• **Source text**
-- Begin --

Please start any new threads on our new site at https://forums.sqlteam.com. We've got lots of great SQL Server experts to answer whatever question you can come up with.

 All Forums
 SQL Server 2000 Forums
 SQL Server Development (2000)
 sqlfront.h from hell

Author  Topic 

kdd21
Starting Member

11 Posts

Posted - 2005-12-16 : 14:25:07
This may be crossposted to some other forums out of sheer desperation...

Been working in Visual Studio 2005 and got to the point where I needed to build a native program that interfaces with SQL Server via the bulk copy API. So, I d/l'ed SQL Server 2005, installed it and tried a simple example from MSDN from the bcp_bind documentation.

Fails because it is unable to find "sqlfront.h." I search the web. Best suggestion I can find is to install the "Platform SDK" Installed that. Installed everything I could find from the SQL Server 2005 distribution CDs. "sqlfront.h" is not in "Visual Studio 8/VC/PlatformSDK/include or
"VIsual Studio 8/VC/include", where I would have thought they might end up.

Found a reference that indicated there may be some kind of SQL Server SDK, or "Microsoft SQL Server Programmers Toolkit" that I might need to download, but so far I've been unable to find one. Toolkit appears to be obsolete anyway. Other suggestions indicate it may be included in the Platform SDK, but I already tried that, no cigar...

Did a search of the whole computer. It found a copy of sqlfront.h, one in "Microsoft Visual Studio/VC98/include"-- which is one from VS 6.0, as I also have VS 6.0 on this system as that is what our current development uses, we're trying to move some things to .NET, and that's the only one it found.. Can I just use the includes from VS 6.0? Are these the latest ones and that's why I've been unable to find ones for VS 2005? Did Platform SDK install it in the wrong tree? If so, how do I correct for that? Can VS 2005 link with the ssociated library files from VS 6.0? How are you
*supposed* to get these darn files so the stupid example will compile?

I'm on XP SP2 BTW, and in the MSDN developer program (msdn universal volume license), if that is of any relevance.

Uninstalling VS 6.0 is not an option, that's what all our current development is using. Installing VS 2005 on another PC is not an option, I'm the only developer in this particular office and they aren't going to buy me a new PC to do this. Deciding NOT to transition to .NET and VS 2005 is an option however, and the one I'm currently giving the most serious consideration. Uninstalling VS 2005 and going to VS 2003 or something could be an option, but it would be nice to know if it would actually fix the problem. Reverting to an eariler SQL Server version could be an option as well, but again, it'd be nice to know that it would actually fix the problem.

I also noted that doing searches for stuff on MSDN does not make it very clear WHICH version of whatever (VS, VC++, SQL Server, etc.) the information applies to. Often I would find pages and wonder if it applies to the .NET version or is leftover from some previous incarnation of the product and possibly no longer applies to the .NET version. Best I can tell, you can't restrict searches by product version (if I'm wrong, please enlighten me). What a nightmare-- I've just spent 2 days trying to get the simplest of example programs to compile a native program on VS 2005.

-- End --

• **Exercise set**
• A. Using the forum post about sqlfront.h above, say whether each statement agrees with it, answering yes or no and quoting the deciding words: (i) the search of the whole computer found only one copy of sqlfront.h; (ii) installing the Platform SDK solved the missing-file problem; (iii) uninstalling VS 6.0 is an option for the poster.
• B. Go on with the forum post about sqlfront.h, picking up right after its final sentence.
The listing that follows comes from a different source than the forum post above.

• **Information supplied**
-- Begin --

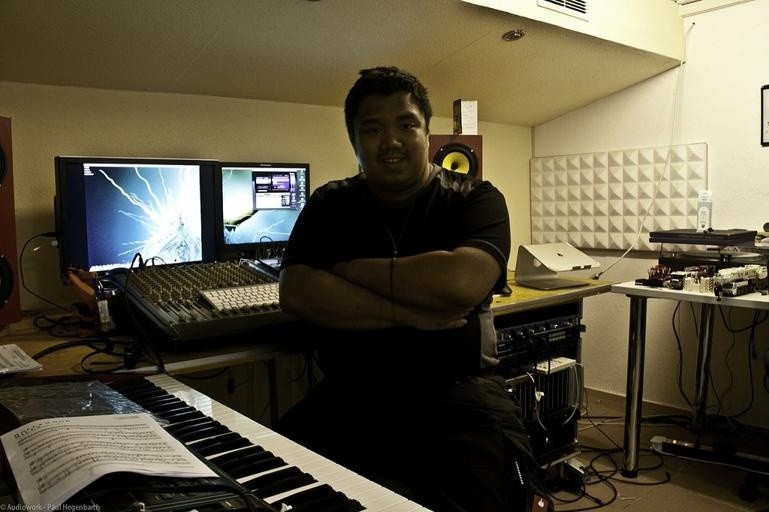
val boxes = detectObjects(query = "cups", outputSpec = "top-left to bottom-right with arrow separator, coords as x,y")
96,288 -> 122,335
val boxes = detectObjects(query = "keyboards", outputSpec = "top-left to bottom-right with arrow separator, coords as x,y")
199,282 -> 279,312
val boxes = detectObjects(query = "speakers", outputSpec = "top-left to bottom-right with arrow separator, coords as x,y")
0,115 -> 21,327
429,135 -> 482,181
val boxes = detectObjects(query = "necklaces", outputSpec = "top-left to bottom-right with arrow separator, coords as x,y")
374,190 -> 418,256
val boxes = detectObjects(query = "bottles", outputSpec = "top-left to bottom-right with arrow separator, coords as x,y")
697,189 -> 712,234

-- End --

• **Results of the exercise**
• A.
(i) Yes: "and that's the only one it found"
(ii) No: "I already tried that, no cigar"
(iii) No: "Uninstalling VS 6.0 is not an option"

• B.
Plenty of other people seem to have inquired about
the location of sqlfront.h though, I notice, yet so far I've not found a response that was helpful to me.

Has ANYONE been able to compile a native VC++ program that talks to SQL Server on the 2005 versions of VS & SQL Server? Was it my mistake because I happened to choose to try the "latest" versions of these products just as they came out, and thought I could actually do
something useful with them?

If you've been able to make it work, where does your sqlfront.h file live on your system? Any idea how it got there?



--

Sync

jsmith8858
Dr. Cross Join

7423 Posts

Posted - 2005-12-16 : 15:19:34
Can I ask a silly question: WHY do you need to use the bulk copy API? What needs to be done, what is your goal/requirement?
Go to Top of Page

kdd21
Starting Member

11 Posts

Posted - 2005-12-16 : 20:58:47
Application is a data analysis system. It works by exporting data from a separate server (and different database) and then moving the export files to a PC system for analysis. This occurs over and over as various snapshots are analyzed. Analysis system uses SQL Server. Currently the process includes copying the host files across and running them thorugh
several separate filtering programs, producing filtered and massaged files (one per database table) ready to be fed to the bcp command line utility. Process is currently rather slow-- am investigating merging the process into a single executable that does all the export file prep and bulk import in a single executable without rewriting intermediaries to disk to try to improve performance a bit...



--

Sync
Go to Top of Page

kdd21
Starting Member

11 Posts

Posted - 2005-12-19 : 17:06:33
Well, it appears the peice I need should be under
"Program Files/Microsoft Sql Server/80/Tools/DevTools.
Or perhaps "Program Files/Microsoft SQL Server/90/Tools/DevTools."

I reinstalled SQL Server 2005 (developer edition) from scratch and
checked everything and there's no DevTools directory to be found
anywhere.

Then I tried installing the .NET Framework SDK (already did the
Platform SDK) and am going to try the SQL Server Native Client piece,
the Backward Compatibility components and the Management Objects
collection to see if perhaps it's in any of those.

Anyone with any idea where you get the DevTools directory for SQL Server 2005, I'd sure like to know...




--

Sync
Go to Top of Page

MichaelP
Jedi Yak

2489 Posts

Posted - 2005-12-19 : 17:37:37
Is all this work really worth trying to find a work around to writing the BCP'd data to disk? I'm guessing that you are taking about a lot of data that is going to have to be written to memory really fast. Do you have that much memory?

It sounds like you need to do some work in the BCP command to output the data like you need it instead of touching it after BCP spits it out.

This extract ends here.